The U.S. Centers for Disease Control and Prevention said the number of cases of the highly contagious and sometimes deadly disease rose 4% in the week ended May 31 from the prior week. The 2019 outbreak, which has spread to 26 states, is the worst since 1992, when 2,126 cases were recorded.
Federal health officials attribute this year's outbreak to U.S. parents who refuse to vaccinate their children. These parents believe, contrary to scientific evidence, that ingredients in the vaccine can cause autism.
The disease has mostly affected children who have not received the measles-mumps-rubella vaccine, which confers immunity to the disease.
On Thursday, CDC officials said the outbreak had surpassed the total number of cases per year for the past 25 years, topping the 963 cases that were confirmed in 1994.

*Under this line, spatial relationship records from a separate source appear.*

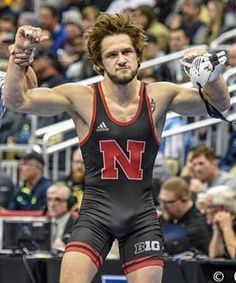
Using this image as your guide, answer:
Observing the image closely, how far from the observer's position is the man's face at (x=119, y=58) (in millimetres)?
8422

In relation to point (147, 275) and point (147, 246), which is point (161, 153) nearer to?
point (147, 246)

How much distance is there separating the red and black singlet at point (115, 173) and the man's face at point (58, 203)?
3.78 m

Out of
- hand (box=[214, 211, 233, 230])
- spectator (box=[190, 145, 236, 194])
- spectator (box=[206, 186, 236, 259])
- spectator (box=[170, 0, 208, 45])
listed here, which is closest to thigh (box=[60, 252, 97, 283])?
spectator (box=[206, 186, 236, 259])

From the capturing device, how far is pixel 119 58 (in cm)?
845

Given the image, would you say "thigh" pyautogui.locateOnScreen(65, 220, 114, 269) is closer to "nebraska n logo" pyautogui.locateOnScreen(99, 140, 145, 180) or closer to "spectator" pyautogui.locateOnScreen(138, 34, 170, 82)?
"nebraska n logo" pyautogui.locateOnScreen(99, 140, 145, 180)

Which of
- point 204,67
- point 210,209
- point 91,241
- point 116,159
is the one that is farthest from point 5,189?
point 204,67

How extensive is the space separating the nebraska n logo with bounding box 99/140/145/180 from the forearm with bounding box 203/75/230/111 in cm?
58

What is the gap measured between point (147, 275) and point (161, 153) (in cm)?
596

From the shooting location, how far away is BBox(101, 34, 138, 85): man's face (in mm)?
8422

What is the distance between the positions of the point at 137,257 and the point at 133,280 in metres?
0.15

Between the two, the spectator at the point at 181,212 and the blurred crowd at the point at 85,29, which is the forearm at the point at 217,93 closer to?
the spectator at the point at 181,212

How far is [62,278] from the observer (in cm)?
811

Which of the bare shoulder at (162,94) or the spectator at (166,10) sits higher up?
the spectator at (166,10)

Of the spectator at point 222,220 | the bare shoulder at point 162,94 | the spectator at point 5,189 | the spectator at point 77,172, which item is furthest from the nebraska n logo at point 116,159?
the spectator at point 5,189
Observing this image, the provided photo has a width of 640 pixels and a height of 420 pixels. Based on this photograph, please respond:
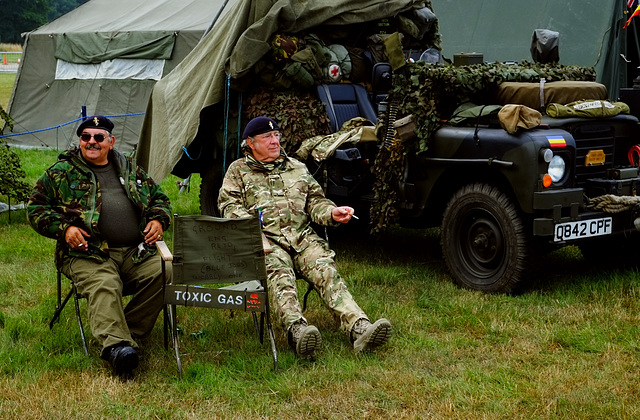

Measles was declared eliminated in the United States in 2000, meaning there was no continuous transmission of the disease for a year. Still, cases of the virus occur and spread via travelers coming from countries where measles is common.
CDC officials have warned that the country risks losing its measles elimination status if the ongoing outbreak, which began in October 2018 in New York, continues until October 2019.
"Measles is preventable and the way to end this outbreak is to ensure that all children and adults who can get vaccinated, do get vaccinated," CDC Director Robert Redfield said in a statement on Thursday. "I want to reassure parents that vaccines are safe, they do not cause autism."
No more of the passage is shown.